Winning the case for women in work: Saudi Arabia's steps to reform
Sitting on a fifth of the world's oil reserves, Saudi Arabia has seen a rapid transformation from desert to developed economy. But despite the modernisation of Riyadh, Saudi society is ruled by conservatism and tradition.
Women are banned from driving in the kingdom - despite protests last year by activists hoping to force change - and they need permission from a close male relative to be able to do simple things like travel or work.
But it is the workplace that is becoming the leading edge of change. Last year, King Abdullah, who is seen as a cautious reformist when it comes to women's rights, ordered that no longer would women have to buy underwear from male shop assistants - lingerie shops would be staffed by women. Jewellery shops and those selling abayas - the long black robes that women have to wear in the kingdom - will also go through the same process of hiring women.
These are seen as huge leaps forward for the ultra-conservative kingdom. Despite the fact that it spends heavily on educating both men and women - 60% of those who graduate from Saudi's universities are female - only 17% of women are actually in the job market. That compares with 75% of men.
26-year-old Jamila's friends and family call her a pioneer - she was one of the first women to study law at her university. When she started her degree, she knew her career options were limited because female lawyers were not allowed to plead cases in court - but she has been encouraged by a recent announcement that will soon allow her to practise law on an equal footing to men.
"I just thought it would be an amazing thing to be a part of something that I could change," she says. "It was hard at first, everyone was against us, everyone was criticizing us saying that 'you guys are just wasting your time, this isn't something that's going to help you in the future. I guess we just proved them wrong."
The move has also been welcomed by law firms in the kingdom. But to comply with the law, they need to have separate offices for women - and that means finding the space - and the money - to build segregated areas. Despite the costs, women in Saudi are in demand and seen as hard-working - and of course, it can bring in more business.

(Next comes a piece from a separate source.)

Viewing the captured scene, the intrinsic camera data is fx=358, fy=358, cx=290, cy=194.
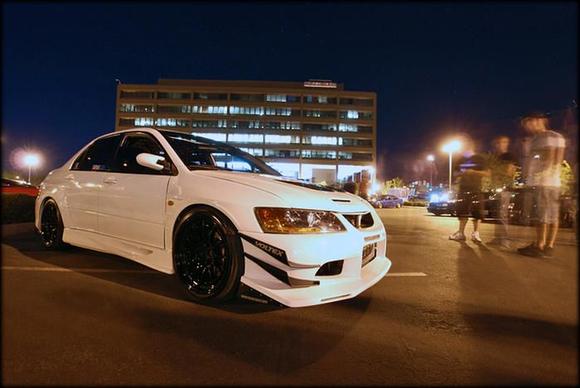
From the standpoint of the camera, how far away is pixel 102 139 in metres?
4.22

"For a woman who's perhaps the chief financial officer of the family business here in the kingdom, it's a business opportunity for us as well," says Kevin Connor, partner at international law firm Squire Sanders in Riyadh. "At the same time, a rising tide lifts all boats, so it's a win-win situation."
The barriers to women working in public spaces led to one unlikely feminist. Khalid AlKhudair set up Glowork, the kingdom's first all-women's online recruitment company, after he watched his sister struggle to find a job because she could not meet prospective employers easily in public places. Now, he's working with the government to get more women into work but admits that a MAN championing a women's cause has made change easier.

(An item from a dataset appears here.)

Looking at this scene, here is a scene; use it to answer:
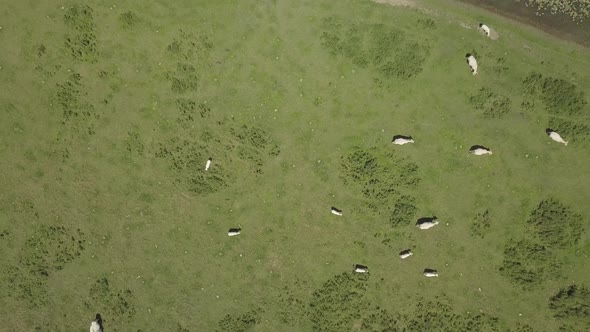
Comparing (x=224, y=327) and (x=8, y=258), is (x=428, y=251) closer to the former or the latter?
(x=224, y=327)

"I don't think it would have been taken as seriously as I have been taken," he says. "When you're defending their rights, people will stand up and say 'This guy - what is he talking about, there must be something there'."
Nevertheless, there are those in his office - which is staffed entirely by women - who feel more change needs to be made.

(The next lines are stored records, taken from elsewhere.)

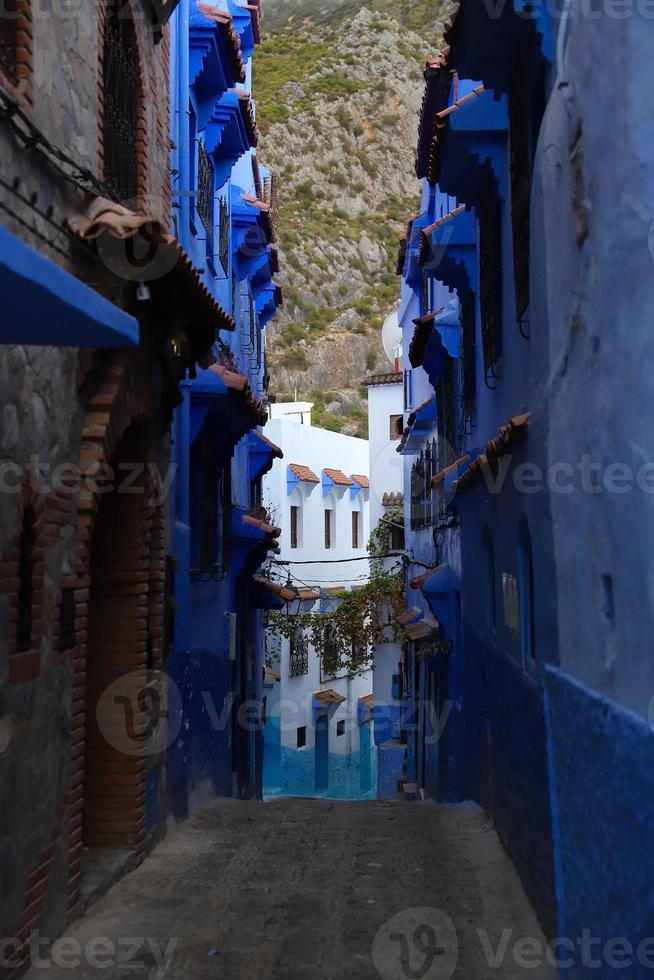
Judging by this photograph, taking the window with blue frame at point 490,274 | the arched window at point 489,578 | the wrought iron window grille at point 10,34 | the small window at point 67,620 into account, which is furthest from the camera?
the arched window at point 489,578

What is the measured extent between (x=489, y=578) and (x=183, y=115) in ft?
19.7

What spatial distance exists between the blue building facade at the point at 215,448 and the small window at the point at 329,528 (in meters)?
16.3

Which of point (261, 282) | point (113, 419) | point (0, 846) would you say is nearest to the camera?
point (0, 846)

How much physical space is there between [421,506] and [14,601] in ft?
55.2

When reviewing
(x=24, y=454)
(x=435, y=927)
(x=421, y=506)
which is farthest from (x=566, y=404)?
(x=421, y=506)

"Most Saudi ladies here need encouragement - there are lots of limitations," says Shahad Al Saud, one of the interns at Glowork. "Most families are not willing to let the women work. It's out of the question. And the other thing is, our society's holding on to traditions. I'm with sticking to traditions and your religion but you can work while holding on to your traditions."
'Daughters of society'
Jamila who now works as a full-time lawyer in the capital, is certainly smiling about her new career options. But she does not want it to stop there.
"I don't think a country will improve if only one gender accelerates in society while the other just stays as it is," she says. "My father's excited, my brothers are excited, my uncles are happy. We're the sisters, we're the mothers, we're the daughters of society - we're becoming how we should be. I just hope we're given more chances that we're up to everything we say we are."
For every Jamila, there are far more women who remain outside the workforce. The government is introducing reforms - but slowly.